Dalle pagine di Libero, questo aspirante stregone (nel senso che dice formule incomprensibili) invita i lettori a disertare le sale in cui verrà proiettato I ragazzi stanno bene.

E perbacco! Un boicottaggio! Caspita! Deve essere proprio nobile la causa!

"Mentre voi credete di assistere a un innocuo spettacolo vi verranno somministrate forti dosi di propaganda; innanzitutto propaganda omosessualista, di quell'ideologia seconda la quale omosessuale è meglio”.

e ancora:

E dai e dai, grazie a film del genere, Nichi Vendola è diventato la speranza della sinistra. Si sbaglia chi pensa che il catto-abortista pugliese sia stato lanciato da Cossutta e Bertinotti: sono stati Pedro Almodovar e Ferzan Ozpetek. Sappiatelo: se vi siete messi in fila per Tutto Su Mia Madre o per Le Fate Ignoranti, indipendentemente dal vostro voto avete contribuito alla causa vendoliana”.


Che Vendola abbia così tanti sostenitori nascosti? Passi per Ozpetek che ha girato Mine vaganti nella vendoliana Puglia, ma Almodovar?

Ma allora hanno contribuito alla causa vendoliana anche Pasolini e Visconti?

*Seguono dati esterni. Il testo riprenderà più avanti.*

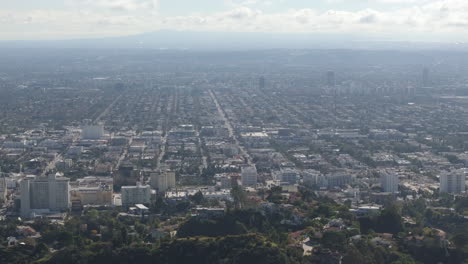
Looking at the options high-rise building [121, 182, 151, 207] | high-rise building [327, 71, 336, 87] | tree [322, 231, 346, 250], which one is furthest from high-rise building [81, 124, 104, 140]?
high-rise building [327, 71, 336, 87]

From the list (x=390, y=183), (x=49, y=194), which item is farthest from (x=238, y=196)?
(x=390, y=183)

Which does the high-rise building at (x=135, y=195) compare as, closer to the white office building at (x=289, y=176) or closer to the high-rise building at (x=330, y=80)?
the white office building at (x=289, y=176)

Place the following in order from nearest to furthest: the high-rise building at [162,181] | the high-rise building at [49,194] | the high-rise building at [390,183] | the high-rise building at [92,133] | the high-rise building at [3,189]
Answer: the high-rise building at [49,194]
the high-rise building at [3,189]
the high-rise building at [162,181]
the high-rise building at [390,183]
the high-rise building at [92,133]

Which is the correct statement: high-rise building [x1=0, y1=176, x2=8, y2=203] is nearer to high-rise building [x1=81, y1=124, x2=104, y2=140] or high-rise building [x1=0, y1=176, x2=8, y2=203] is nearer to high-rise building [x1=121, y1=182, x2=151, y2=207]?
high-rise building [x1=121, y1=182, x2=151, y2=207]

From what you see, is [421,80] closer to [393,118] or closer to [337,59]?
[393,118]

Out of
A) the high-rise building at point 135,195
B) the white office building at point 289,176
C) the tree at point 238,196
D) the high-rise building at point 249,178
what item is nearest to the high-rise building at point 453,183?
the white office building at point 289,176

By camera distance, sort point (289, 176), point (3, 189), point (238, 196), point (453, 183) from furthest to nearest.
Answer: point (289, 176)
point (453, 183)
point (3, 189)
point (238, 196)

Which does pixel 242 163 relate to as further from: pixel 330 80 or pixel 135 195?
pixel 330 80
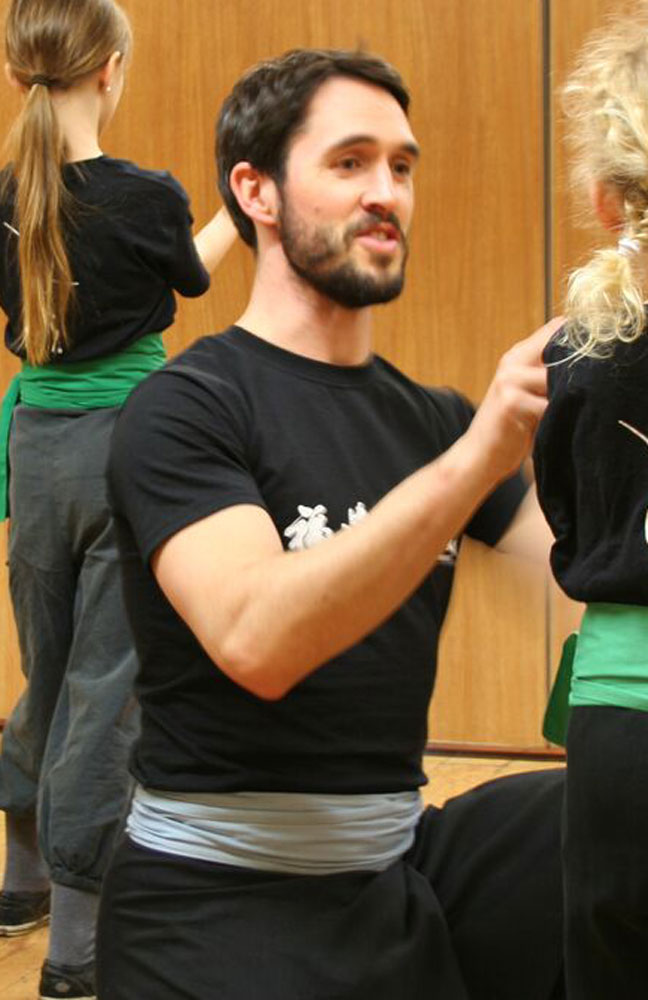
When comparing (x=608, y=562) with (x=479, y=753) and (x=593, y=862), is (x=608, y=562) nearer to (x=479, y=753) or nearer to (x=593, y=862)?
(x=593, y=862)

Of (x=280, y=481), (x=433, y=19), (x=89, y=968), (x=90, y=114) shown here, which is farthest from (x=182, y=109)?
(x=280, y=481)

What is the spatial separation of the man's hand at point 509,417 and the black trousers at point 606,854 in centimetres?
29

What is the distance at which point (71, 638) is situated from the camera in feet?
9.70

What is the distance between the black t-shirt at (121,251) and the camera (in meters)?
2.81

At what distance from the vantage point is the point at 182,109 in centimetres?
438

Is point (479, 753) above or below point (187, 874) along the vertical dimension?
below

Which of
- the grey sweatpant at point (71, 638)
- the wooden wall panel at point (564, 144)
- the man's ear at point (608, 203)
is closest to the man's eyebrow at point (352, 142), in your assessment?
the man's ear at point (608, 203)

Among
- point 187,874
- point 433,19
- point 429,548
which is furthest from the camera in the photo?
point 433,19

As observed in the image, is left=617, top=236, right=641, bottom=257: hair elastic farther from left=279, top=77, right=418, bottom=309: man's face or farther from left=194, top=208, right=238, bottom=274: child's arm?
left=194, top=208, right=238, bottom=274: child's arm

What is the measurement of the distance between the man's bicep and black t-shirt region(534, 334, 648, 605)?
29cm

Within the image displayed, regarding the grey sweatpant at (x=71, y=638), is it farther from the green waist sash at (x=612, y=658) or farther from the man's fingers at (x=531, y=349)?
the man's fingers at (x=531, y=349)

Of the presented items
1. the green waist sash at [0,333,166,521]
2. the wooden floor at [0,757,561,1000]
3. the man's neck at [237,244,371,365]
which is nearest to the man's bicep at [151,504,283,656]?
the man's neck at [237,244,371,365]

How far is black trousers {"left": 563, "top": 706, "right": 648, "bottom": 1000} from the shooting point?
1.51 m

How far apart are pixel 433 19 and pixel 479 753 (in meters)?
1.91
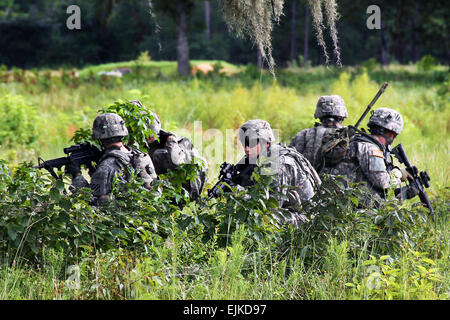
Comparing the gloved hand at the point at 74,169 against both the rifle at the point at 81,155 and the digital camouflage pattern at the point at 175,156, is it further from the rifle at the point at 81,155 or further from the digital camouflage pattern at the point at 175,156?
the digital camouflage pattern at the point at 175,156

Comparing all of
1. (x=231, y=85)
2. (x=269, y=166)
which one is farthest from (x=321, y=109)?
(x=231, y=85)

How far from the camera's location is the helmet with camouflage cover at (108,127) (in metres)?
5.70

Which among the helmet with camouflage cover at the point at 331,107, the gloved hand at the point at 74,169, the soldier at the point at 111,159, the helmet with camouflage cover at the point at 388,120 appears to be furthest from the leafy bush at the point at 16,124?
the helmet with camouflage cover at the point at 388,120

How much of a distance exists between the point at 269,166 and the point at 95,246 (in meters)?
1.77

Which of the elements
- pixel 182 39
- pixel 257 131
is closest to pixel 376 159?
pixel 257 131

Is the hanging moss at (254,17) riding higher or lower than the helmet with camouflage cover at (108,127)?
higher

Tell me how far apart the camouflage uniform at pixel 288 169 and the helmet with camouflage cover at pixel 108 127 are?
1135 mm

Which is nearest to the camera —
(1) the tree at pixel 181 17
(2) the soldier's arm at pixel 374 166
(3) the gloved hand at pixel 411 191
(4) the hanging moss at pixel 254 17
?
(4) the hanging moss at pixel 254 17

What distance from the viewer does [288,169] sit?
5816 mm

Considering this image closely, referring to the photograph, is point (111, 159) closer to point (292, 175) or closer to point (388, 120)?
point (292, 175)

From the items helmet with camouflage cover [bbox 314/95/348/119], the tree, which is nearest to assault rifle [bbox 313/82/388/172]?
helmet with camouflage cover [bbox 314/95/348/119]

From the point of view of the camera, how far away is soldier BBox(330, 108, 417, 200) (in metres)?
6.43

Beh però se Langone cita Almodovar, allora bisogna tirare in causa altri registi gay friendly: Fassbinder e perfino Cukor e che dire di film come A Qualcuno piace caldo? Caspita, anche la povera Marilyn fu soggiogata dal perfido orco Vendola!

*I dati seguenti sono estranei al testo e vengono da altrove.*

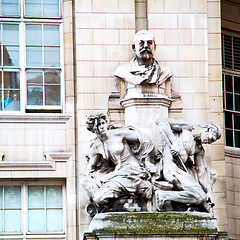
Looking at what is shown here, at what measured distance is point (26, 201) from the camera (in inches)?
1037

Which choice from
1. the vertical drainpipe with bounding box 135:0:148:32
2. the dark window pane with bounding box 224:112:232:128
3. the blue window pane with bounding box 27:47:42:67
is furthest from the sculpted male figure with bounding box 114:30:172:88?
the dark window pane with bounding box 224:112:232:128

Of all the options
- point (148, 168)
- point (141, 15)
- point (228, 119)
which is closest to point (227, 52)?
point (228, 119)

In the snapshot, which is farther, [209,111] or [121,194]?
[209,111]

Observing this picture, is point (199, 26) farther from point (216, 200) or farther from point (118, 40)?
point (216, 200)

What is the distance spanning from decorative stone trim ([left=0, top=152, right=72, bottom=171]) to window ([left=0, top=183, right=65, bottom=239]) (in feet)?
1.32

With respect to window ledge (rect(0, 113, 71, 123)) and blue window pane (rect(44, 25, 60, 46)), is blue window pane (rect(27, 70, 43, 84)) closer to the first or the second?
blue window pane (rect(44, 25, 60, 46))

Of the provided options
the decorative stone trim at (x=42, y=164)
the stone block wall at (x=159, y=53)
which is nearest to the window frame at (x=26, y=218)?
the decorative stone trim at (x=42, y=164)

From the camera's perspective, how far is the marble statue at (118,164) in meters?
24.5

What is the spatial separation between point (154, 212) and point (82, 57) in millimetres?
4101

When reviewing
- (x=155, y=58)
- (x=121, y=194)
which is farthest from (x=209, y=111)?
(x=121, y=194)

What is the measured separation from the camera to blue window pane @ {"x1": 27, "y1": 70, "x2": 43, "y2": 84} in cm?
2706

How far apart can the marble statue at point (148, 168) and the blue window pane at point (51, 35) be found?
289cm

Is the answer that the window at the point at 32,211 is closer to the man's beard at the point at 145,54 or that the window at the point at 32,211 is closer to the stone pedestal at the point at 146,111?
the stone pedestal at the point at 146,111

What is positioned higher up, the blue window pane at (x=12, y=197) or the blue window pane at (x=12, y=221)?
the blue window pane at (x=12, y=197)
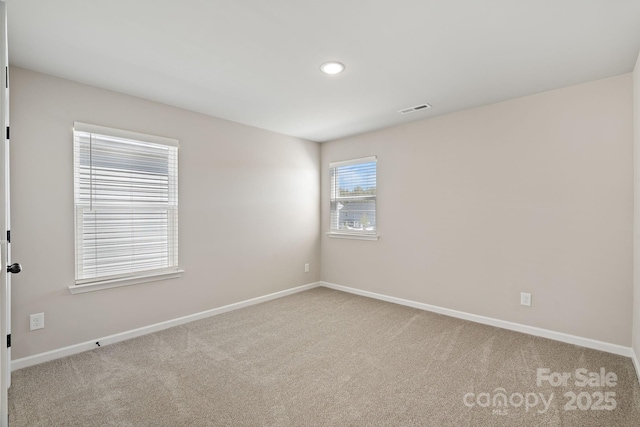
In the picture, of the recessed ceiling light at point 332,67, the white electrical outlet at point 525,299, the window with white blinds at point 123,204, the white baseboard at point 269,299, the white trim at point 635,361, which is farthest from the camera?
the white electrical outlet at point 525,299

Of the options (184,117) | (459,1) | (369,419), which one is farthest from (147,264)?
(459,1)

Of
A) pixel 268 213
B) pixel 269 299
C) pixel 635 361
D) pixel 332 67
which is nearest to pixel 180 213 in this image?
pixel 268 213

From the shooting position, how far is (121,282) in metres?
2.96

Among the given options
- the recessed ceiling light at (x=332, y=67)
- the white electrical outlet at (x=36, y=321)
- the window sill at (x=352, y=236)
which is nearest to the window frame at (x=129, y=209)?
the white electrical outlet at (x=36, y=321)

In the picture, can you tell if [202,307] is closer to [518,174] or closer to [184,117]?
[184,117]

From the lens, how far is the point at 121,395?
6.83 ft

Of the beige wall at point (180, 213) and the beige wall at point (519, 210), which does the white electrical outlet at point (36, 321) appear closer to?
the beige wall at point (180, 213)

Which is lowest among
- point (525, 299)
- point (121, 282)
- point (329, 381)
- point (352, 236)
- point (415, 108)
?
point (329, 381)

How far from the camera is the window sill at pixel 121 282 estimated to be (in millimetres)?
2716

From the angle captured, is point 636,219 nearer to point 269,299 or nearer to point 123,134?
point 269,299

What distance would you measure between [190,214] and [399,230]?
2.61 metres

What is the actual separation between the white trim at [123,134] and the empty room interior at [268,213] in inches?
0.8

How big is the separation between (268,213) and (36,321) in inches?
101

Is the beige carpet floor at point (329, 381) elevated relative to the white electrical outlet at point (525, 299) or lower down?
lower down
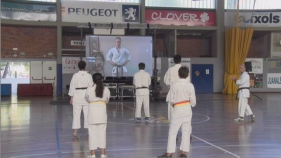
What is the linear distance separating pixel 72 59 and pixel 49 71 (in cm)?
200

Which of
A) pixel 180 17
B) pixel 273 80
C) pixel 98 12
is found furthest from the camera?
pixel 273 80

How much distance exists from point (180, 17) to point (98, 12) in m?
6.60

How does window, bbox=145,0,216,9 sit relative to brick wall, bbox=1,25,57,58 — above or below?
above

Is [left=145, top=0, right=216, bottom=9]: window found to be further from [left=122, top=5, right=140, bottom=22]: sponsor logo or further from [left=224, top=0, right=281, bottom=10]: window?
[left=224, top=0, right=281, bottom=10]: window

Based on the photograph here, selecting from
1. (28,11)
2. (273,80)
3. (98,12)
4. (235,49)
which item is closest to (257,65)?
(273,80)

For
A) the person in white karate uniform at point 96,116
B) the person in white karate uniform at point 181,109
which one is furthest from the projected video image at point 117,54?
the person in white karate uniform at point 181,109

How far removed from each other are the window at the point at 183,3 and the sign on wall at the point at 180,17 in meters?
0.57

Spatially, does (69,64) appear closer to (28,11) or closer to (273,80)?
(28,11)

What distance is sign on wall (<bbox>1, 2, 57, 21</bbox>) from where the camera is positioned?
23344mm

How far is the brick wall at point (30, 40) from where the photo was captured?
2412 cm

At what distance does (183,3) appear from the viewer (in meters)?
26.9

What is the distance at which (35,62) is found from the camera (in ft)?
79.8

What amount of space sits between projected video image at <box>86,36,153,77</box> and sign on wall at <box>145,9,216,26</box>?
19.5ft

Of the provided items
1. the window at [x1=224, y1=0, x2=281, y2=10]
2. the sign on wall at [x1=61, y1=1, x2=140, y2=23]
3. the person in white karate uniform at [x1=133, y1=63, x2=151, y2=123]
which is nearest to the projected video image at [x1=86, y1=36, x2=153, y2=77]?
the sign on wall at [x1=61, y1=1, x2=140, y2=23]
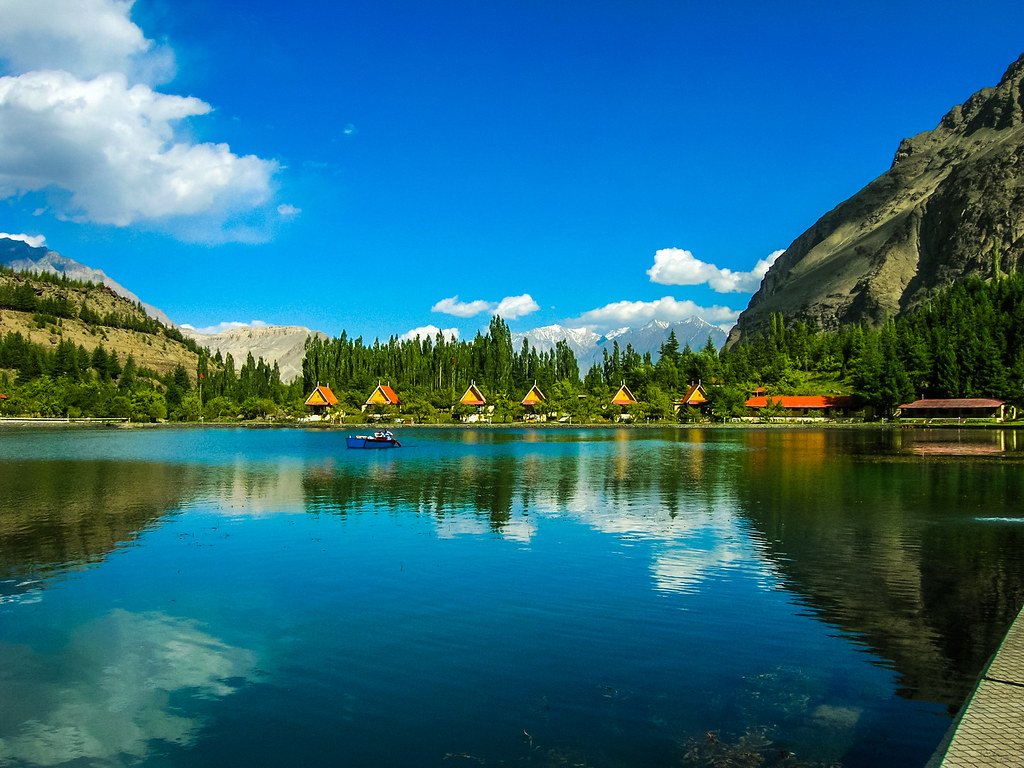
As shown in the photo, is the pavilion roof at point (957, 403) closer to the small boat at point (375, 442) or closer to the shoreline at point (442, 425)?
the shoreline at point (442, 425)

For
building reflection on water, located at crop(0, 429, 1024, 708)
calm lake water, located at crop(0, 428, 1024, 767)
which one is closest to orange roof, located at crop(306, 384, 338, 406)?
building reflection on water, located at crop(0, 429, 1024, 708)

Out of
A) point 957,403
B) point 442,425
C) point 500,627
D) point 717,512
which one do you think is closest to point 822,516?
point 717,512

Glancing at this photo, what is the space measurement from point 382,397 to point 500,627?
4951 inches

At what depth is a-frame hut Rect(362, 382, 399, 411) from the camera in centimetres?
13688

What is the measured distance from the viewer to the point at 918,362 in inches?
4107

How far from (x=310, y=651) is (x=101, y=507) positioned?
819 inches

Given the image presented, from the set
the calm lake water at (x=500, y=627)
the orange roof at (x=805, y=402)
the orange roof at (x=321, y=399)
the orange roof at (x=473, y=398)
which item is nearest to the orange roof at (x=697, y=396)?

L’ho sempre sospettato che quei registi di Hollywood degli anni ’40 e ’50 in realtà non pensassero altro che a Vendola e che molta cinematografia considerata “alta” (Visconti e Pasolini) in realtà avesse l’unico scopo di dimostrare che gli omosessuali sono essere superiori che vogliono conquistare il genere umano e spazzare via ogni presunta tendenza eterossessuale!

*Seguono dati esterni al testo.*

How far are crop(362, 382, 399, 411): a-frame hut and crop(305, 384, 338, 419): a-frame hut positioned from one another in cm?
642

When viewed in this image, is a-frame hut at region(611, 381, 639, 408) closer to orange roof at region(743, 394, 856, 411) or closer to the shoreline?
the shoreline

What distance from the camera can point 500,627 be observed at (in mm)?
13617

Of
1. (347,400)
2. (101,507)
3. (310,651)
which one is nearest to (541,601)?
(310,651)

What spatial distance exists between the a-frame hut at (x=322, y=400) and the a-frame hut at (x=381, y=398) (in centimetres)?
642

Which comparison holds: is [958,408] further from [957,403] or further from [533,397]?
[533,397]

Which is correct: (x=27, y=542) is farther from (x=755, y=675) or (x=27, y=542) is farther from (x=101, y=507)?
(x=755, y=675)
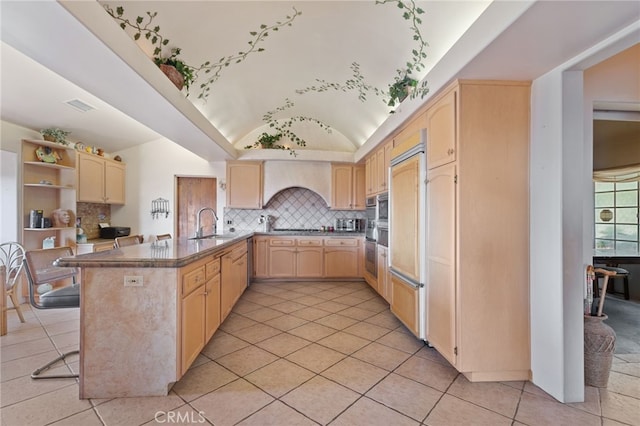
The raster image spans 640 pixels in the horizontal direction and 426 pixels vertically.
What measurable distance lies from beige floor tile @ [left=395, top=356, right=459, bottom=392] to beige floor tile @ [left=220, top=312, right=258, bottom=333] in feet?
5.16


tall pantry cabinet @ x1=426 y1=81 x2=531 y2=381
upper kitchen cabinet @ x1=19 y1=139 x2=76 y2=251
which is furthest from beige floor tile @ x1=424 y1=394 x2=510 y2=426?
upper kitchen cabinet @ x1=19 y1=139 x2=76 y2=251

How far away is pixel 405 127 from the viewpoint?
9.70ft

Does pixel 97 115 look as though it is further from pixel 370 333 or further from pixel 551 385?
pixel 551 385

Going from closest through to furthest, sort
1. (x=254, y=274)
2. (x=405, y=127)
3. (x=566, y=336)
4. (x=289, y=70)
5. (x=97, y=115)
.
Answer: (x=566, y=336) → (x=405, y=127) → (x=289, y=70) → (x=97, y=115) → (x=254, y=274)

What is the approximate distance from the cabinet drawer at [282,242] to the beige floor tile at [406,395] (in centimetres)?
293

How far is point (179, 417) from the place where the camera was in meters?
1.57

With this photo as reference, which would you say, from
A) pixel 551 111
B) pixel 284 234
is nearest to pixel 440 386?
pixel 551 111

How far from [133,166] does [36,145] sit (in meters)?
1.45

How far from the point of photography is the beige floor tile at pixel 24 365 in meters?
1.97

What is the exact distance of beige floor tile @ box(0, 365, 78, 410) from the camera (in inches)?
67.7

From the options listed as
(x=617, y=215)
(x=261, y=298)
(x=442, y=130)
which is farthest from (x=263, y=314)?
(x=617, y=215)

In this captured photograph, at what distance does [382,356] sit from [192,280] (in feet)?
5.25

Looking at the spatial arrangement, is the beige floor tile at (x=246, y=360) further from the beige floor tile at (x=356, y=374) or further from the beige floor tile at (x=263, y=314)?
the beige floor tile at (x=263, y=314)
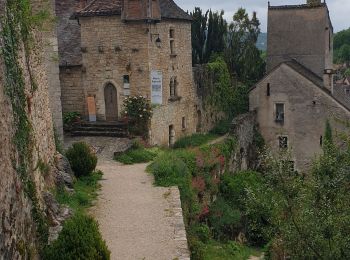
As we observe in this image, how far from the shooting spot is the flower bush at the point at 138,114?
79.7 feet

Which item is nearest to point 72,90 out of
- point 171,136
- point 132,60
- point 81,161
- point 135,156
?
point 132,60

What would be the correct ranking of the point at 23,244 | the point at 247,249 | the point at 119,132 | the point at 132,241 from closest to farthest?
1. the point at 23,244
2. the point at 132,241
3. the point at 247,249
4. the point at 119,132

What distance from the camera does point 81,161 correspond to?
687 inches

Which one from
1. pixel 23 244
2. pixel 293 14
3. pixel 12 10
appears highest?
pixel 293 14

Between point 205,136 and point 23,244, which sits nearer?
point 23,244

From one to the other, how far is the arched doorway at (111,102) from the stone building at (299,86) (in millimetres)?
8974

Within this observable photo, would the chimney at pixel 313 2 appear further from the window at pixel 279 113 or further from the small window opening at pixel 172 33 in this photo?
the small window opening at pixel 172 33

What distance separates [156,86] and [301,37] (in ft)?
36.5

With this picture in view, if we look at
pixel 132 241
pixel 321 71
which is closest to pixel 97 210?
pixel 132 241

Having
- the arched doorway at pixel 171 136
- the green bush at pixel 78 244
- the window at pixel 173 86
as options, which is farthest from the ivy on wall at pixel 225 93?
the green bush at pixel 78 244

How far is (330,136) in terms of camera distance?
2833 centimetres

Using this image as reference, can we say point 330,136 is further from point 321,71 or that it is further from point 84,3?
point 84,3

Ma allora vuol dire che quando i rivoluzionari francesi hanno bocciato le brioches gentilmente proposte da Maria Antonietta hanno contribuito alla causa dei McDonald’s? Quando Nabokov scrisse quel famoso libro in realtà contribuì alla causa delle escort minorenni di Arcore e Palazzo Grazioli? Posso continuare?

Il giornalista, sempre molto professionale, rincara la dose scagliandosi contro una delle interpreti, Julianne Moore, che presentò il film a Roma lo stesso giorno in cui il nostro Presidente pronunciò l’oramai celebre statement “è meglio andare con le belle ragazze che essere gay”. Quando venne chiesto all’attrice cosa pensasse di questa dichiarazione, ella rispose: “Arcaic and idiot”.

Profondamente offeso, il nostro giornalista dunque dice nella sua recensione:

Di sicuro, non accetto lezioni di vita da un'attrice, la Moore, che ha avuto non so più quanti mariti: avessi il suo curriculum, più da mantide che da donna, eviterei di presentarmi al mondo con il ditino alzato”.

Gli rispondo io: l’attrice è al terzo matrimonio, ha dunque alle spalle due matrimoni, proprio come l’idolo-padrone del giornalista, ovvero il presidente. Ma anche se ne avesse avuti 380 di mariti, avrebbe comunque avuto il diritto di esprimere un'idea, che francamente, corrisponde al pensiero di qualsiasi persona sana di mente.